When was the last time you went to a ball game and rooted for the other team? We Americans have good ole hometown pride, and for good reason. Our great nation holds more heterogeneity that any other country on Earth. Love the beach? Choose from the east or the west coast, or maybe Hawaii. Want to see nature at its finest? The phenomenon in Yellowstone, the Grand Canyon, and Anchorage are unforgettable. More of a camper? Try Yosemite or Jackson Hole. Want a little privacy? How about the Painted Desert? We have it all, and in between those natural wonders lay some of the best cities and small towns in the world. It is we the people and our rich heritage who make it that way.

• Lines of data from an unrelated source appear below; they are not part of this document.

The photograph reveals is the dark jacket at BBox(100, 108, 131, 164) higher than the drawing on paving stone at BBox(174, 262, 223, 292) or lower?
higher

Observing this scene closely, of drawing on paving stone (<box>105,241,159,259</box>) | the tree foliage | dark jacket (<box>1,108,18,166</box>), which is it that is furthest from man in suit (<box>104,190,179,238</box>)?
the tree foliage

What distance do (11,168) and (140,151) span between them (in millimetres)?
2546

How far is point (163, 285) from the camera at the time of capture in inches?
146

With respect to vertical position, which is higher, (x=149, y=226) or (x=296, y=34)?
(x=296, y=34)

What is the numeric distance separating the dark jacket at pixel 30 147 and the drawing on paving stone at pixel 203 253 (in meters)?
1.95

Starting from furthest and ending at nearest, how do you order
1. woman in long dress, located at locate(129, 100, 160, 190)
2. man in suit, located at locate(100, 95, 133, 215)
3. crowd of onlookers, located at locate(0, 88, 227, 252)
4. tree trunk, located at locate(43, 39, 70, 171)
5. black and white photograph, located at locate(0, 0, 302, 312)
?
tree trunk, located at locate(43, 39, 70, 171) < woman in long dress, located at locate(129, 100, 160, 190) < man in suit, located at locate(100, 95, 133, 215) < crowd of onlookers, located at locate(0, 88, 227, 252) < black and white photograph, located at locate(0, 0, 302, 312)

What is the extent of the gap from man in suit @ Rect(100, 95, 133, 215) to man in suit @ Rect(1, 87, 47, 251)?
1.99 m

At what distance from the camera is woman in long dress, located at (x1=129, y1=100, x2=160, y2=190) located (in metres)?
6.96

Travelers worldwide flock to the US to partake in our wonderment. Here at home each year, the average employed American receives thirteen paid vacation days, and eighty-six percent of Americans take an annual vacation. With 115 million households in the US, that’s…well, a lot! With all the beauty in America, why travel anywhere else?

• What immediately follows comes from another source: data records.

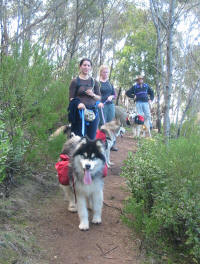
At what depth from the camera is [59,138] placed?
14.8ft

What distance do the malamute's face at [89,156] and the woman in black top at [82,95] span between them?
1.01 meters

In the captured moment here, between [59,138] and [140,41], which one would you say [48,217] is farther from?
[140,41]

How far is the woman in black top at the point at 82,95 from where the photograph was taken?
4.65 m

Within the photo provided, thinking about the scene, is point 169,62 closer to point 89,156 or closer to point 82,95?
point 82,95

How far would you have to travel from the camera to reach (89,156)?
141 inches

We have so many awesome attractions and wonderful towns and cities to choose from, it’s hard to pick where to start. Woven into the fabric of America are a few jewels, each with a unique tale to tell: America’s Roadside Attractions. As we explore our country and visit communities great and small, we’ll shed a spotlight on few of these gems along the way. In honor of the great question of which came first, let’s start with the World’s Largest Egg.

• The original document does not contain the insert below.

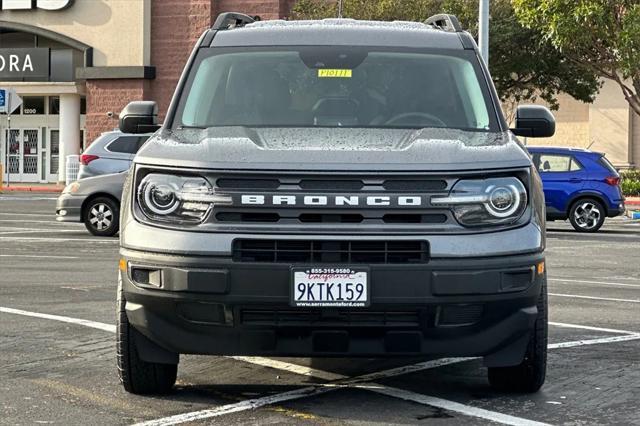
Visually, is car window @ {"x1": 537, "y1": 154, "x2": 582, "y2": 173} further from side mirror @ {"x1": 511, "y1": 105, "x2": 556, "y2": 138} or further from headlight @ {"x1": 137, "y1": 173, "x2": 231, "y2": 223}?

As with so many of our great American Roadside Attractions, the World’s Largest Egg was borne of industry. Winlock, Washington was our nation’s second largest egg producing town until the 1950s. In 1923, the giant egg was fashioned out of canvas to celebrate the newly built Pacific Highway. It has been through several upgrades, first to plastic in 1944, then fiberglass in the 60s. Vern L. Zander, a local egg entrepreneur, financed the most recent upgrade before his death in 1993. The egg stood defiant against terrorism after the 9/11 attacks in a red, white, and blue uniform. In 2004, it proudly read “God Bless America”. Reports of yellow ribbons, perhaps a symbol of the grand egg’s yolk heart, waved free, honoring the sacrifice of 9/11.
The twelve-foot-long egg, weighing in at 1,200 pounds, nests on a ten-foot steel pole on First Street in Winlock, off Highway 505. It has returned to its original white color, though rumor has it that local high school students adorned it recently in Easter splendor for the holiday. The egg participates in the festival on Egg Day in late June annually.
Winlock was named after the army general Winlock M. Miller and was settled with immigrants from Finland, Sweden, and Germany. The city is about 1.29 square miles and is home to about 1,400 people. Kenny Stone, who won five National Basketball League championships, attended high school in Winlock.
It’s hard to imagine anything more egg-citing than the World’s Largest Egg. What will be our next stop as we celebrate our history in our tour across America?